• **SOURCE EXTRACT**
▬▬▬▬▬▬
Madison Ruppert, Contributor
Activist Post
The Broadcom Corporation, a Fortune 500 company, recently unveiled a brand new microchip for smartphones which will provide ultra-precise location details, potentially even within a few centimeters, far beyond what current smartphones can detect.
Today cell phones, but smartphones in particular, have become one of the most powerful surveillance tools available with Carrier IQ, citizen spying applications distributed by both the private sector and government agencies, techniques to encourage citizen spying, and a total lack of privacy.
The new chip, called Broadcom 4752 or BCM4752, will relay information about the vertical and horizontal position, if the individual is indoors or out, all through combining a wide variety of information sources.
It is loaded with sensors that can draw data from global navigation satellites, which is common in many modern smartphones, along with cell phone towers, wireless hotspots, gyroscopic information, data from the phone’s accelerometer, step counters and even altimeters.
Combining all of this information will allow for location data which is unprecedented in its preciseness, raising the potential of even more powerful surveillance via smartphones.
Technology Review points out that that in our radio-frequency-dense modern world – which is only becoming increasingly saturated with electromagnetic radiation with smart meters and near ubiquitous wireless internet, not to mention cell phone radiation – more location data will be made available to manufacturers of mobile devices thus making location-based services even more refined.
The sheer amount of information that could be garnered from this new chip is nothing short of unbelievable.
Theoretically, the chip can even relay the exact floor of a building you are on by assessing information from the atmospheric pressure sensor already present on many Android-based devices.
Broadcom calls this eerie technology “ubiquitous navigation.” They are selling it as a revolutionary way to conduct business because shopkeepers will be able to detect the moment someone walks by their storefront or when browsing particular products and then offer the customer coupons in real time.
▬▬▬▬▬▬
In the article on the Broadcom location chip, the sentence beginning "It is loaded with sensors" names what the chip can draw data from. List each of those sources. The material that comes next has no connection to the article on the Broadcom location chip.

• **SUPPLIED DATA**
▬▬▬▬▬▬
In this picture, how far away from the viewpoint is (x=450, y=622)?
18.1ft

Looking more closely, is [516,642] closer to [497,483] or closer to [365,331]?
▬▬▬▬▬▬
• **EXERCISE RESULT**
- Global navigation satellites
- Cell phone towers
- Wireless hotspots
- Gyroscopic information
- Data from the phone's accelerometer
- Step counters
- Altimeters